READING PASSAGE below:

Investigation of the multi-step dehydration reaction of theophylline monohydrate using 2-dimensional powder X-ray diffractometry

Purpose. (i) To study the dehydration kinetics of theophylline monohydrate using 2-dimensional (2D) powder X-ray diffractometry (XRD), and (ii) to investigate the effect of polyvinylpyrrolidone (PVP) on the dehydration pathway and kinetics. Methods. Theophylline monohydrate (C₇H ₈N₄O₂•H₂O; M) was recrystallized from aqueous PVP solutions of different concentrations. Dehydration kinetics was studied isothermally, at several temperatures, from 35 to 130°C. The experimental set-up comprised of a high intensity X-ray source (synchrotron radiation or 8 kW rotating anode), a heating chamber, and a 2D area detector. Diffraction patterns were collected continuously, with a time resolution ranging from 40 ms to 30 s, over the angular range of 3 to 27°2θ. Results. Dehydration of M resulted in either the stable (C ₇H₈N₄O₂; A), or the metastable anhydrate (A*), with the latter having a tendency to transform to A. The XRD technique allowed simultaneous quantification of M, A*and A during the dehydration reaction. The rate constants for individual reaction steps (M→A*; M→A and A*→A) were determined by fitting the data to solid-state reaction models. In presence of PVP, there was a decrease in the magnitude of the rate constant associated with the M→A transition, resulting in an increased build-up of A*in the product. The inhibitory effect of PVP on M→A transition was more pronounced at lower dehydration temperatures, and was proportional to the concentration of PVP. Conclusions. Two dimensional powder X-ray diffractometry, using a high intensity source, is a powerful technique to study kinetics of rapid solid-state reactions. The inhibitory effect of excipients can have profound effect on phases formed during pharmaceutical processing.

End of READING PASSAGE.

**TRY IT:**
Answer these questions from the abstract on theophylline monohydrate dehydration:
1. Over what temperature range was the dehydration kinetics studied?
2. Over what angular range were the diffraction patterns collected?
3. What happened to the magnitude of the rate constant for the M→A transition in the presence of PVP?
The listing that comes next is independent material and has no connection to the abstract on theophylline monohydrate dehydration.

DATASET RECORDS below:

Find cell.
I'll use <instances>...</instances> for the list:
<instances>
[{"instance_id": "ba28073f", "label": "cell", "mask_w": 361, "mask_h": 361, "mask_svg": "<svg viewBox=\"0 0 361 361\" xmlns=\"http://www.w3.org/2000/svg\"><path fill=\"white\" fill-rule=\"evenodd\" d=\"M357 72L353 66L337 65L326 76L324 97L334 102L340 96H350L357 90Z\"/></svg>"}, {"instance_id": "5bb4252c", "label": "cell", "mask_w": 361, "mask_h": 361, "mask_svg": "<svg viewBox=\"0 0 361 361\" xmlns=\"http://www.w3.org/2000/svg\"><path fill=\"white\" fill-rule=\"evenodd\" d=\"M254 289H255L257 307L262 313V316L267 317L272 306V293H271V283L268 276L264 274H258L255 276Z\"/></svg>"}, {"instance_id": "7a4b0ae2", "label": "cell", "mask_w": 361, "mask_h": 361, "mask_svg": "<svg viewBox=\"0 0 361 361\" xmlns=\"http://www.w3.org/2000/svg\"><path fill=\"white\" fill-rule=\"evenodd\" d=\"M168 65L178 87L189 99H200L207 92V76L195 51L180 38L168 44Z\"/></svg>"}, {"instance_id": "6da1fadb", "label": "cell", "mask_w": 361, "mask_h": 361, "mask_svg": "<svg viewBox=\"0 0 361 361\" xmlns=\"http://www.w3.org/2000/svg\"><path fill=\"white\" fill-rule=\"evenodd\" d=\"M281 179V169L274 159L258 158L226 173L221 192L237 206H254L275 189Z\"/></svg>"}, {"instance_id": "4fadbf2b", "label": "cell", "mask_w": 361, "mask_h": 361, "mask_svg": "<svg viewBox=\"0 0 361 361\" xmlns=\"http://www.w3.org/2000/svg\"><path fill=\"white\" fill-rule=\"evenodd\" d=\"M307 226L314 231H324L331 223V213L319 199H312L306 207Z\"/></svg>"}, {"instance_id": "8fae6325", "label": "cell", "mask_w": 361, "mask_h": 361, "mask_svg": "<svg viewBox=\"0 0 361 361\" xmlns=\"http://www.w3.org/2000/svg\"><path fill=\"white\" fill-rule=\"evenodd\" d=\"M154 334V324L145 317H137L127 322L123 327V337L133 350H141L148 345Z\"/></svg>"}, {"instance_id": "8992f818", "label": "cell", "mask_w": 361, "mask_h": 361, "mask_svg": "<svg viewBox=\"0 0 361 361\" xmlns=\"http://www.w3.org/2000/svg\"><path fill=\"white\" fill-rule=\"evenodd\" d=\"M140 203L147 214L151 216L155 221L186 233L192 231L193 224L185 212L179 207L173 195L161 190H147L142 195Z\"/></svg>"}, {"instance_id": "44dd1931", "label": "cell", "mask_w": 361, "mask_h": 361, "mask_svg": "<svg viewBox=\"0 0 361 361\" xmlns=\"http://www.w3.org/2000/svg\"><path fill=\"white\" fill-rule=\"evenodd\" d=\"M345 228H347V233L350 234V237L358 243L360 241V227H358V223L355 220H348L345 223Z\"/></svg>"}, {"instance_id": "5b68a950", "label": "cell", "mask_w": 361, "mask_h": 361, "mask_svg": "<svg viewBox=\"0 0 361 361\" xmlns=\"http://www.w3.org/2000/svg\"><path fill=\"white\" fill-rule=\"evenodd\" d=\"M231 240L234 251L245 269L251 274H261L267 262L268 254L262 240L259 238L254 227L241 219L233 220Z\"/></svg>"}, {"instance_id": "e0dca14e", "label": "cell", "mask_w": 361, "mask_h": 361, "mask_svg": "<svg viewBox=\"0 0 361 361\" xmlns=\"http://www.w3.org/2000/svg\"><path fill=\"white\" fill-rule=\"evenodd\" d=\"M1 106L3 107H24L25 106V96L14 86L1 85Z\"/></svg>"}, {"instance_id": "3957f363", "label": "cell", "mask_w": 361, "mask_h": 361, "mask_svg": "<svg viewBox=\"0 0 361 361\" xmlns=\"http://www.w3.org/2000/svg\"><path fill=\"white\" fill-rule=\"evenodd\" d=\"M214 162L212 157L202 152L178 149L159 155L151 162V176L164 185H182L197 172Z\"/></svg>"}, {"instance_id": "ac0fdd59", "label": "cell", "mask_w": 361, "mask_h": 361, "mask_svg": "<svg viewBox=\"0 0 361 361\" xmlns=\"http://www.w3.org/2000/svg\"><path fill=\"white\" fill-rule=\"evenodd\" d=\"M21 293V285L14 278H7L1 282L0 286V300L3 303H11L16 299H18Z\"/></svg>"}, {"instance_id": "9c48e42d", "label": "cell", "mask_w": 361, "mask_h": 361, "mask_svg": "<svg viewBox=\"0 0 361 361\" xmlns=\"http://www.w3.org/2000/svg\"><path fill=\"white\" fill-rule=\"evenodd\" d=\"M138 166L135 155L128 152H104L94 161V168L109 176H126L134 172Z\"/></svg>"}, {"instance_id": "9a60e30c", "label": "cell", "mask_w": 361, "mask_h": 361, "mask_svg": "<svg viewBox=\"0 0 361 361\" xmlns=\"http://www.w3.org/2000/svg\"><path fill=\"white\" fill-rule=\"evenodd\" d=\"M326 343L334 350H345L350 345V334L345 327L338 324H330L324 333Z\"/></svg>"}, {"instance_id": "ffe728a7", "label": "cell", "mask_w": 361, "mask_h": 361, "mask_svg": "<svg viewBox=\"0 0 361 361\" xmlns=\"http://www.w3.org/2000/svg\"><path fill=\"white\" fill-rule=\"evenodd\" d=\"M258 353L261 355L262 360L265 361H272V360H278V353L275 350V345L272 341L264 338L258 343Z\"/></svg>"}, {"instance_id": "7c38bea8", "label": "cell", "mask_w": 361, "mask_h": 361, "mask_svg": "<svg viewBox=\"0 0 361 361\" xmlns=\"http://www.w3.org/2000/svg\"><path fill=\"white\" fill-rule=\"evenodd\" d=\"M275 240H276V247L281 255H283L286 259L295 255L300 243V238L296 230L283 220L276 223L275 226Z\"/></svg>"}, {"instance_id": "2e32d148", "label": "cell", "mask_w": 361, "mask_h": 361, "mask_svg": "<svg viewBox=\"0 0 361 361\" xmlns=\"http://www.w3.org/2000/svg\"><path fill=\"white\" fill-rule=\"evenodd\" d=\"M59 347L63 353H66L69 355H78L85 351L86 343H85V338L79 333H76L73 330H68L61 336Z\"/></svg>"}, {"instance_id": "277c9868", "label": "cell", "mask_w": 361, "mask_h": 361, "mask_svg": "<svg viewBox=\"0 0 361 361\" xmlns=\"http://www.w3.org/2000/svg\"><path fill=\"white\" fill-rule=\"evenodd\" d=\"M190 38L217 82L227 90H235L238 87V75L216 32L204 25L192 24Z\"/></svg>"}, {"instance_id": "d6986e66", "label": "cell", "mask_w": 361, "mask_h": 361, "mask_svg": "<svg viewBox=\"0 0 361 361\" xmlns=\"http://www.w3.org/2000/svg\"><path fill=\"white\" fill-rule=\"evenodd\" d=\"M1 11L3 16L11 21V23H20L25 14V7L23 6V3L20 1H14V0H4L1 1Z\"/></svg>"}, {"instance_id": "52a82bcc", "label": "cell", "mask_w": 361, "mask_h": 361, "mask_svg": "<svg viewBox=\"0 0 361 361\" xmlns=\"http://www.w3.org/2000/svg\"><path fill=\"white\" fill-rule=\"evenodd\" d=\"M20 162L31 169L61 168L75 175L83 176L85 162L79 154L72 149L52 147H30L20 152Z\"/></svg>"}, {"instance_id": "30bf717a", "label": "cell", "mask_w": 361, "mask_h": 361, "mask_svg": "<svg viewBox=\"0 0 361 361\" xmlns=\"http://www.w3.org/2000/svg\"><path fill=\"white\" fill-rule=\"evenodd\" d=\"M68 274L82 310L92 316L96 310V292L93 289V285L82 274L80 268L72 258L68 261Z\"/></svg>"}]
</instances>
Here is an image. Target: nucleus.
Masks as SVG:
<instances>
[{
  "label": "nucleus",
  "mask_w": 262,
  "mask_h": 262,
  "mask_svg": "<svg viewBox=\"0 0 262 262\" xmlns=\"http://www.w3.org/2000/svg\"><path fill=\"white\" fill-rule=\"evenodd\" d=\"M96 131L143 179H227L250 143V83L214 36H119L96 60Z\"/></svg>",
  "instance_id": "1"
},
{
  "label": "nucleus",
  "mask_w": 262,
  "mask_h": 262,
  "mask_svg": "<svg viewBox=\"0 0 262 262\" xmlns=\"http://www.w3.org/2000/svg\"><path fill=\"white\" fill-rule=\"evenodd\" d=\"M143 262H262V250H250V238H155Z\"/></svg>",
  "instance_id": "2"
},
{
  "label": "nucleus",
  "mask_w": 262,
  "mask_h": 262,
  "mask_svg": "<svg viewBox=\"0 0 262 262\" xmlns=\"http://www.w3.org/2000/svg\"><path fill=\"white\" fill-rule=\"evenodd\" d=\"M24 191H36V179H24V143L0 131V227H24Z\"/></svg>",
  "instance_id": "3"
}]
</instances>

End of DATASET RECORDS.

**REPLY:**
1. From 35 to 130°C.
2. From 3 to 27°2θ.
3. It decreased.